Please quote the lines of the records starting at the line containing "Is (x=296, y=944)" and ending at the line containing "1.12 meters", both included.
⁂
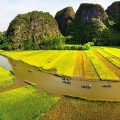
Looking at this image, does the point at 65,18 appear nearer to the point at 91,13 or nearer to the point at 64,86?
the point at 91,13

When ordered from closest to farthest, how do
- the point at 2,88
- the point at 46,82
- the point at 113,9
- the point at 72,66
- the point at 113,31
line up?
the point at 2,88 < the point at 46,82 < the point at 72,66 < the point at 113,31 < the point at 113,9

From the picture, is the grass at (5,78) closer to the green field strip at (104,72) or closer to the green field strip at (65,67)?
the green field strip at (65,67)

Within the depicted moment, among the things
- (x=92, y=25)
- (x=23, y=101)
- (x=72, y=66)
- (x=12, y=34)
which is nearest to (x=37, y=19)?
(x=12, y=34)

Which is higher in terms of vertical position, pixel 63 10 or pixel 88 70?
pixel 63 10

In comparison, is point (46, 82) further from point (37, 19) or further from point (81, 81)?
point (37, 19)

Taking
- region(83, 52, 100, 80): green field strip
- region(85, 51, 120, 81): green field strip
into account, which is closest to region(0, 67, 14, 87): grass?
region(83, 52, 100, 80): green field strip

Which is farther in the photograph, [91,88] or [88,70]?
[88,70]

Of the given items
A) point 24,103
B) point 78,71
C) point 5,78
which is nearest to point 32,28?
point 78,71

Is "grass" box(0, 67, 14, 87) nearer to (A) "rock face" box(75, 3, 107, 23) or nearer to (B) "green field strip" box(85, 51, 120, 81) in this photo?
(B) "green field strip" box(85, 51, 120, 81)
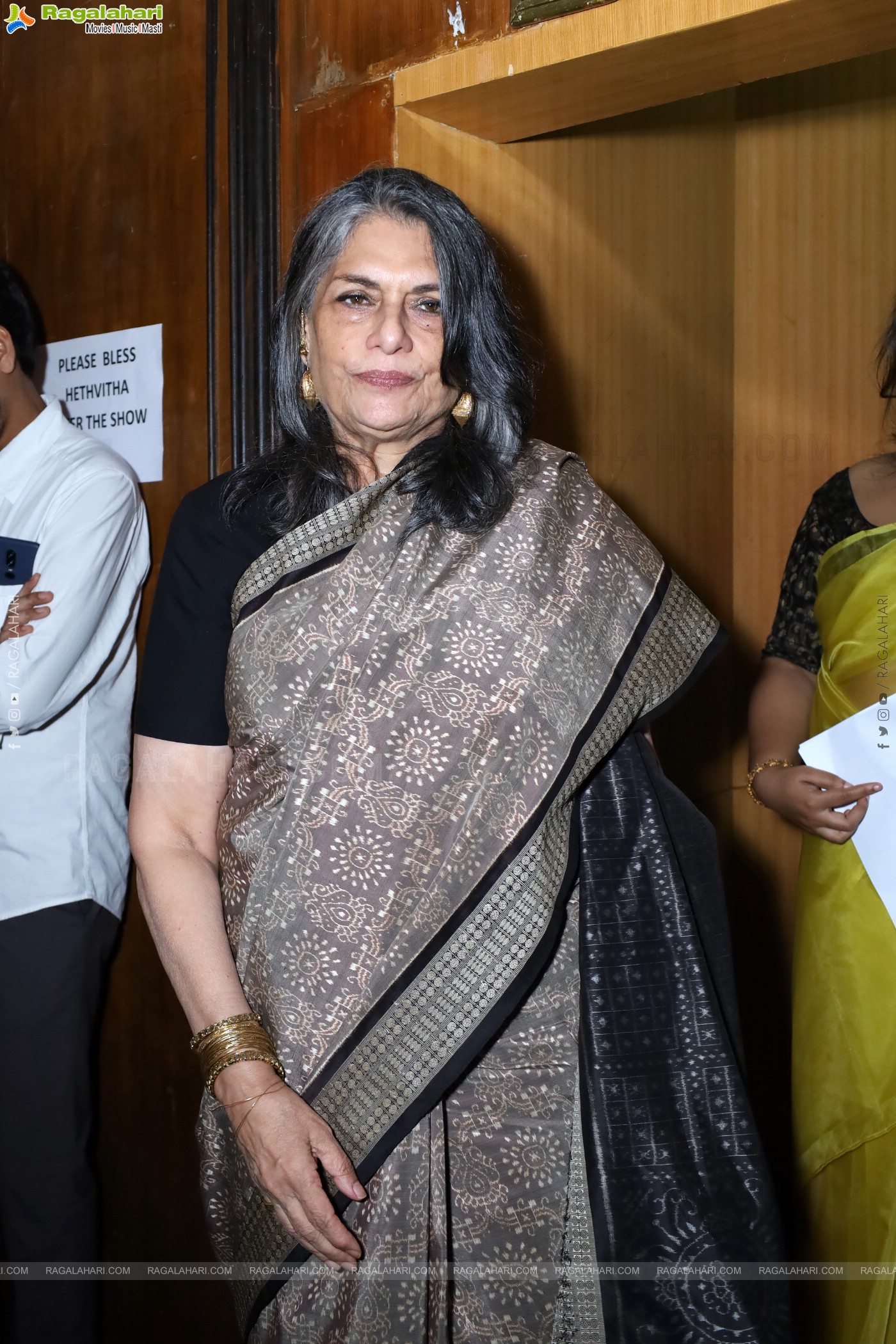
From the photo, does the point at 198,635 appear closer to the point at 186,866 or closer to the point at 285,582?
the point at 285,582

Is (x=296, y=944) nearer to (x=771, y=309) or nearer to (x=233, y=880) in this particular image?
(x=233, y=880)

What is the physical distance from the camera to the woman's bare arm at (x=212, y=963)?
1.12 meters

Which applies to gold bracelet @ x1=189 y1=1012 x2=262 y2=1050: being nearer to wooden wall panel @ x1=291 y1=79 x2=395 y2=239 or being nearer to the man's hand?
the man's hand

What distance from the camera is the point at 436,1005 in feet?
3.80

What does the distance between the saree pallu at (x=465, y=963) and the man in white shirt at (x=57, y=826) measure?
641 mm

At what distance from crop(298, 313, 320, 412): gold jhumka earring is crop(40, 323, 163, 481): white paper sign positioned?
60 cm

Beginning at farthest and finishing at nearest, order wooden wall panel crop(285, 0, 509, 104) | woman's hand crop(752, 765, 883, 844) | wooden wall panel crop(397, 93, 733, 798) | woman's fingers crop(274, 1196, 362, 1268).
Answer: wooden wall panel crop(397, 93, 733, 798)
wooden wall panel crop(285, 0, 509, 104)
woman's hand crop(752, 765, 883, 844)
woman's fingers crop(274, 1196, 362, 1268)

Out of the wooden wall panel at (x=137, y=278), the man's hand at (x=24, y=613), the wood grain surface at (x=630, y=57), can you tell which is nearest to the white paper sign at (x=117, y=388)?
the wooden wall panel at (x=137, y=278)

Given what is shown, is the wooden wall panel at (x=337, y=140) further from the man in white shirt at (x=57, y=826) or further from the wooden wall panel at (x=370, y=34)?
the man in white shirt at (x=57, y=826)

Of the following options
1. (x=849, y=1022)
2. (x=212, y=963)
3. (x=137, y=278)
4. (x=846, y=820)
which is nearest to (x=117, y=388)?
(x=137, y=278)

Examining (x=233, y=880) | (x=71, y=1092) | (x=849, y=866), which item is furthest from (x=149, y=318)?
(x=849, y=866)

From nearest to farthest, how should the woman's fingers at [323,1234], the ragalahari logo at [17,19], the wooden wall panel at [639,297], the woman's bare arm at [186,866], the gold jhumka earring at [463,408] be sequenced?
1. the woman's fingers at [323,1234]
2. the woman's bare arm at [186,866]
3. the gold jhumka earring at [463,408]
4. the wooden wall panel at [639,297]
5. the ragalahari logo at [17,19]

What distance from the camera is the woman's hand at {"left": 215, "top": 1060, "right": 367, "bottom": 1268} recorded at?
44.0 inches

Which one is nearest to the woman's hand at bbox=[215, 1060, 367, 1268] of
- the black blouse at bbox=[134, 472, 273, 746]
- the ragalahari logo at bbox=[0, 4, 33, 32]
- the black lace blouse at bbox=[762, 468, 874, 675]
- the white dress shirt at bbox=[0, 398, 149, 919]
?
the black blouse at bbox=[134, 472, 273, 746]
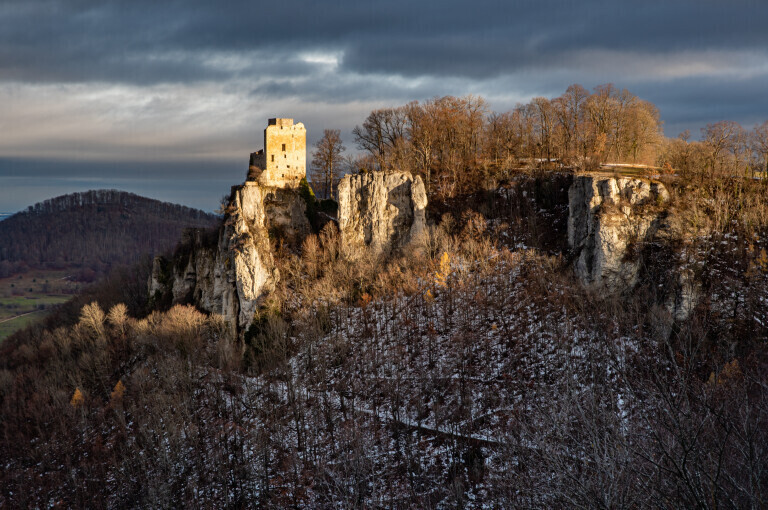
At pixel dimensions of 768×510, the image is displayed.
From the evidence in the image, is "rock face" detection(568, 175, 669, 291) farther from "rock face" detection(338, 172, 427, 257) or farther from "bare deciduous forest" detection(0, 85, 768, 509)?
"rock face" detection(338, 172, 427, 257)

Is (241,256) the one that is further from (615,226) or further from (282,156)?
(615,226)

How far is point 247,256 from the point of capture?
48375 millimetres

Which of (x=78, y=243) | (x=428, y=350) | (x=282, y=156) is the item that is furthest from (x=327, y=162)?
(x=78, y=243)

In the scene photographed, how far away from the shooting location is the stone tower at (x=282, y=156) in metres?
52.1

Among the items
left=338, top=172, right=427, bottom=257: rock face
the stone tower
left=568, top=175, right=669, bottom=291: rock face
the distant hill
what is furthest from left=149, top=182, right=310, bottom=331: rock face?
the distant hill

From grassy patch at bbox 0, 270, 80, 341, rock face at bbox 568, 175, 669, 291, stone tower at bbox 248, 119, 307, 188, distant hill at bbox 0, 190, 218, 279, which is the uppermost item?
stone tower at bbox 248, 119, 307, 188

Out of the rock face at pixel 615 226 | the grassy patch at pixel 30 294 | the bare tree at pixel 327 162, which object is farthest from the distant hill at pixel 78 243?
the rock face at pixel 615 226

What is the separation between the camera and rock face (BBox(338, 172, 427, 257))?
5134 centimetres

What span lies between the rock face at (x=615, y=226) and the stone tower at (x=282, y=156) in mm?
26908

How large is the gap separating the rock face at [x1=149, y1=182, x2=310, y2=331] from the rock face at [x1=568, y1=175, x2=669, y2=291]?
25953 mm

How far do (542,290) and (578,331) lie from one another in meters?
4.61

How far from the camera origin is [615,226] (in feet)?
129

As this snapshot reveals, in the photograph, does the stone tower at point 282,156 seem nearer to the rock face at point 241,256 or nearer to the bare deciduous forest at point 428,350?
the rock face at point 241,256

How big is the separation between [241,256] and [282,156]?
10996 mm
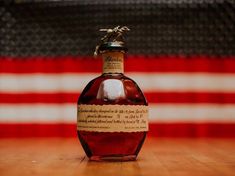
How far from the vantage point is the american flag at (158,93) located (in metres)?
1.40

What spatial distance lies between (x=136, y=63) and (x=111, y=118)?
0.78 m

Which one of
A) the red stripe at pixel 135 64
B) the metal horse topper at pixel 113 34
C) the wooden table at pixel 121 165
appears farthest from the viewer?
the red stripe at pixel 135 64

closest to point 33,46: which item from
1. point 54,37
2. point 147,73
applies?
point 54,37

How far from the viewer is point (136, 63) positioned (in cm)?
139

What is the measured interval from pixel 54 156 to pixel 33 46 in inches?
29.3

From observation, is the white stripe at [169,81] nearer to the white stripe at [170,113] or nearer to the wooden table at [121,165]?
the white stripe at [170,113]

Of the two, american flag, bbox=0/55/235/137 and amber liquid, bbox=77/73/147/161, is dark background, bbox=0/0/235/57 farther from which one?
amber liquid, bbox=77/73/147/161

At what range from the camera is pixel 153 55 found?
4.57 ft

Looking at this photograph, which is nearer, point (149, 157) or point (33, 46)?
point (149, 157)

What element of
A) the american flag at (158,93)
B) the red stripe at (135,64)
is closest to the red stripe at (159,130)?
the american flag at (158,93)

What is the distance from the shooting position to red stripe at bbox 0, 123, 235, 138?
139 cm

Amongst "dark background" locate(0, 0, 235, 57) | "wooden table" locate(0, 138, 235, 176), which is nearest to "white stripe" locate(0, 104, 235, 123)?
"dark background" locate(0, 0, 235, 57)

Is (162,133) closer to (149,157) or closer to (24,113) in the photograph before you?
(24,113)

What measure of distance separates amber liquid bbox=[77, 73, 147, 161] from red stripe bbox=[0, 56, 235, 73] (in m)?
0.74
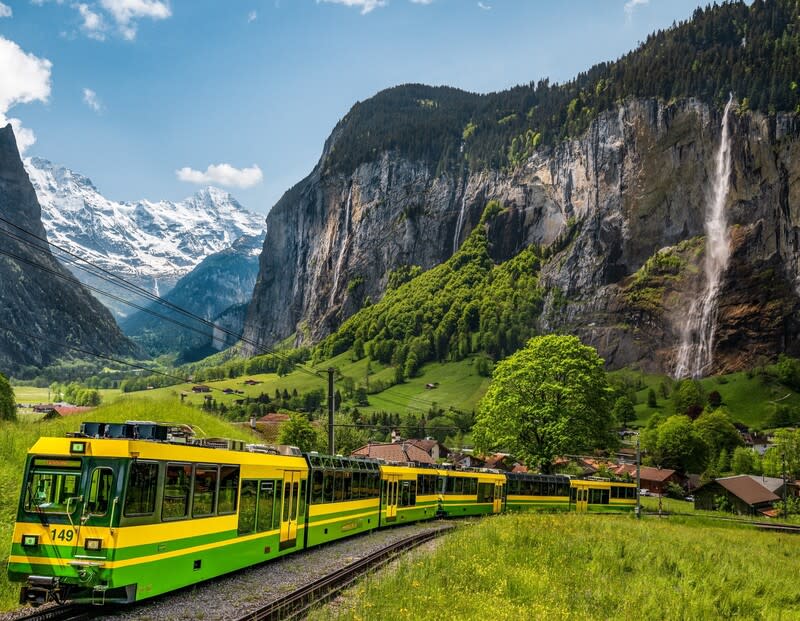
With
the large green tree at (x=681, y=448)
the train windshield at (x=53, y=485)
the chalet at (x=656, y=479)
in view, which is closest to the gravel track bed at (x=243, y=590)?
the train windshield at (x=53, y=485)

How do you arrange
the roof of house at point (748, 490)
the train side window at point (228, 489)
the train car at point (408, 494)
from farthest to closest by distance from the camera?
1. the roof of house at point (748, 490)
2. the train car at point (408, 494)
3. the train side window at point (228, 489)

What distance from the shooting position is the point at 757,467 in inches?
5221

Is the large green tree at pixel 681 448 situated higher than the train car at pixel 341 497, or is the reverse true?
the large green tree at pixel 681 448

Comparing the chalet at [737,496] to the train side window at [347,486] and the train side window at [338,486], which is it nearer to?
the train side window at [347,486]

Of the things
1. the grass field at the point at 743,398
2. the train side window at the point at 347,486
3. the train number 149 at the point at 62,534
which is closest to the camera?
the train number 149 at the point at 62,534

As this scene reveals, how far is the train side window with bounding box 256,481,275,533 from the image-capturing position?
21.0 m

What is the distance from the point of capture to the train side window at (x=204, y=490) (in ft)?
57.3

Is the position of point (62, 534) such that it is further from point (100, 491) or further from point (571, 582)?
point (571, 582)

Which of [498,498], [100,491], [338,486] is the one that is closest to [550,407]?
[498,498]

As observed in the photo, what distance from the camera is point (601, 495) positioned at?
2454 inches

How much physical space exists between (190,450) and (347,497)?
13.7m

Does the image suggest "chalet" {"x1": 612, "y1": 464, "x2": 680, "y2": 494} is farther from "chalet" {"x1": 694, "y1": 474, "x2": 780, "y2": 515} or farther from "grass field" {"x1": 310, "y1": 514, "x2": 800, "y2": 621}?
"grass field" {"x1": 310, "y1": 514, "x2": 800, "y2": 621}

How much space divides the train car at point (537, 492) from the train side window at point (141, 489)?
134 feet

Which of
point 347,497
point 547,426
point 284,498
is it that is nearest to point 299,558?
point 284,498
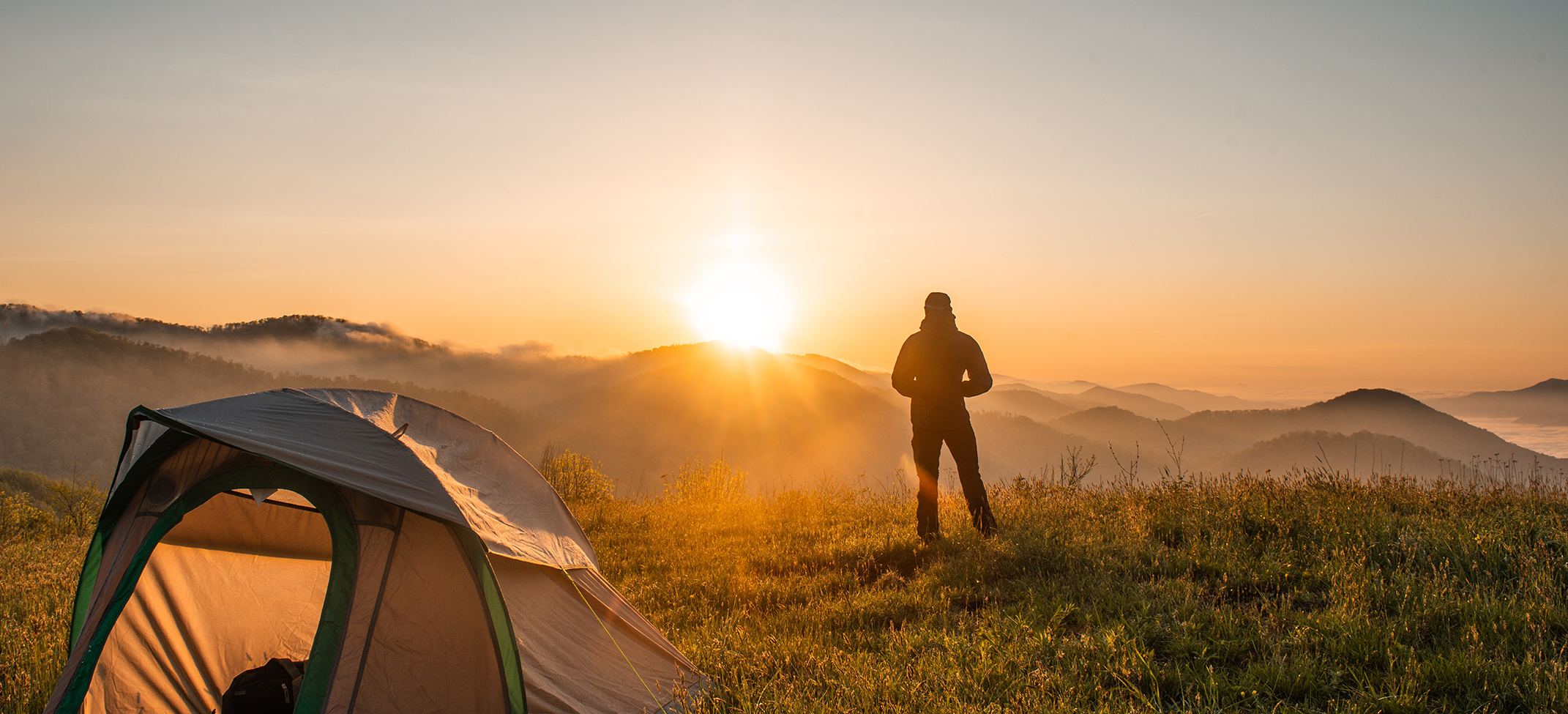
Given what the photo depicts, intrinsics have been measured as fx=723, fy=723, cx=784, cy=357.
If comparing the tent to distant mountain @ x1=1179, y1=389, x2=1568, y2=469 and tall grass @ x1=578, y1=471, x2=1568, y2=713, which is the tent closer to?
tall grass @ x1=578, y1=471, x2=1568, y2=713

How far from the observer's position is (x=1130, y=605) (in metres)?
5.36

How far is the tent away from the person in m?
3.89

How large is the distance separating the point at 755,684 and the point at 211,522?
13.5 feet

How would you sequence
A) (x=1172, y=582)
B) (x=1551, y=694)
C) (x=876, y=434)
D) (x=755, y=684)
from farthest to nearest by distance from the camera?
(x=876, y=434), (x=1172, y=582), (x=755, y=684), (x=1551, y=694)

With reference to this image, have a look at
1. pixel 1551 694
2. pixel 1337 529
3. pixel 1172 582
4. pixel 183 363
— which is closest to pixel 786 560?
pixel 1172 582

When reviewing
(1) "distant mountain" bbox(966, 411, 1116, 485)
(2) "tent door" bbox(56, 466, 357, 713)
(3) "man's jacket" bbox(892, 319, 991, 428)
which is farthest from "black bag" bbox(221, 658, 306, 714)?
(1) "distant mountain" bbox(966, 411, 1116, 485)

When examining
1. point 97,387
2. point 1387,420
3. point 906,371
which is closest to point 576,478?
point 906,371

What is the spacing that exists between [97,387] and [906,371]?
132238 mm

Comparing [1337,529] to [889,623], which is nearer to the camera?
[889,623]

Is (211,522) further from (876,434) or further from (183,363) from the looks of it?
(876,434)

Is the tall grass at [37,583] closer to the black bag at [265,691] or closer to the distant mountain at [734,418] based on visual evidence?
the black bag at [265,691]

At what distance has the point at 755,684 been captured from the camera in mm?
4566

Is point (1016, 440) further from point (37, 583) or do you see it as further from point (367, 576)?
point (367, 576)

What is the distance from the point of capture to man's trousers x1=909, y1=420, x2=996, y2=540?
7.82m
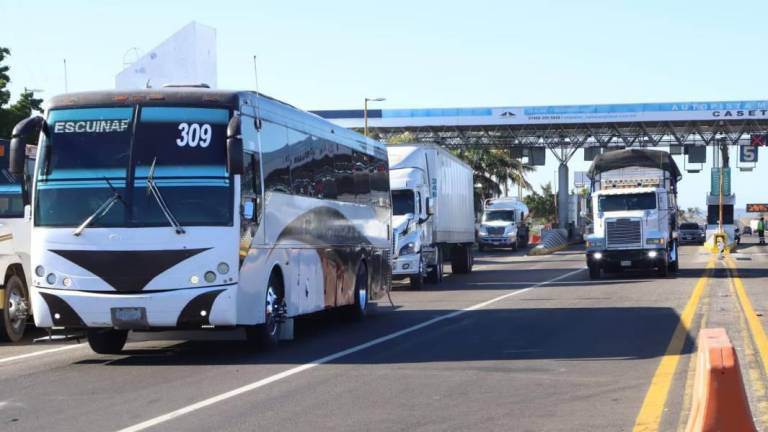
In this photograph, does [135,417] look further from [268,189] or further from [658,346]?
[658,346]

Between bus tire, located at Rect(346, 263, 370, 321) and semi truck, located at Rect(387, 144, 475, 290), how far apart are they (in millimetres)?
8460

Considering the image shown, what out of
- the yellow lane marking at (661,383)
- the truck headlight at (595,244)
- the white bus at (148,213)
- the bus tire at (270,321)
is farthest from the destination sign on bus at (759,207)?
the white bus at (148,213)

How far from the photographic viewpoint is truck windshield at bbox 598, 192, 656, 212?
32.2 m

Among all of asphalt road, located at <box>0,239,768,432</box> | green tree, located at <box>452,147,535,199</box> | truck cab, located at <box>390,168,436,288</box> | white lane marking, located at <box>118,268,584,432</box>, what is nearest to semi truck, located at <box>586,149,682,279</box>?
truck cab, located at <box>390,168,436,288</box>

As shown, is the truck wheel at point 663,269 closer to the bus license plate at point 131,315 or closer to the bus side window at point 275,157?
the bus side window at point 275,157

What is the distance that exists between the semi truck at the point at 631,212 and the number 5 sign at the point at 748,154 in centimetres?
3829

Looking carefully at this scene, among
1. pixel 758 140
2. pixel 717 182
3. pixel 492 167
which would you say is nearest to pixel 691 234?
pixel 717 182

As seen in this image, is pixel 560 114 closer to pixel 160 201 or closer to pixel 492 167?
pixel 492 167

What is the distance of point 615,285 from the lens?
28.8 metres

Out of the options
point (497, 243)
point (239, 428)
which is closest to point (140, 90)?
point (239, 428)

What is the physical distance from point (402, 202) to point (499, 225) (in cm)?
3426

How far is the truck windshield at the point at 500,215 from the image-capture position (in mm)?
63156

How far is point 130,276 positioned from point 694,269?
2813 cm

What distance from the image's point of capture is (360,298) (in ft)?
62.4
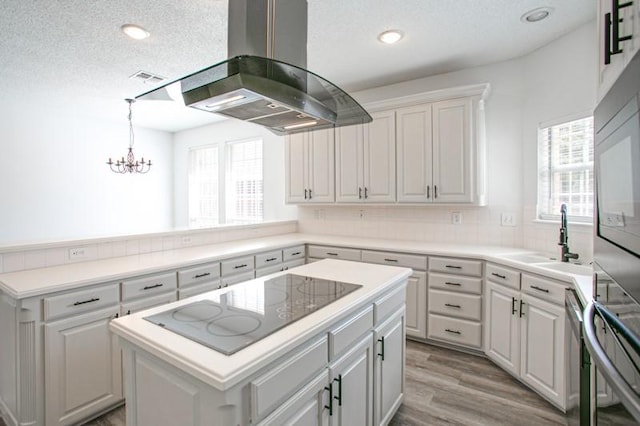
⁂
WRITTEN ANSWER:
Is (x=296, y=944) nearer to (x=771, y=309) or nearer to (x=233, y=880) in this particular image?
(x=233, y=880)

What is the physical distance from the camera to the woman's bare arm at (x=212, y=963)?
1.12 meters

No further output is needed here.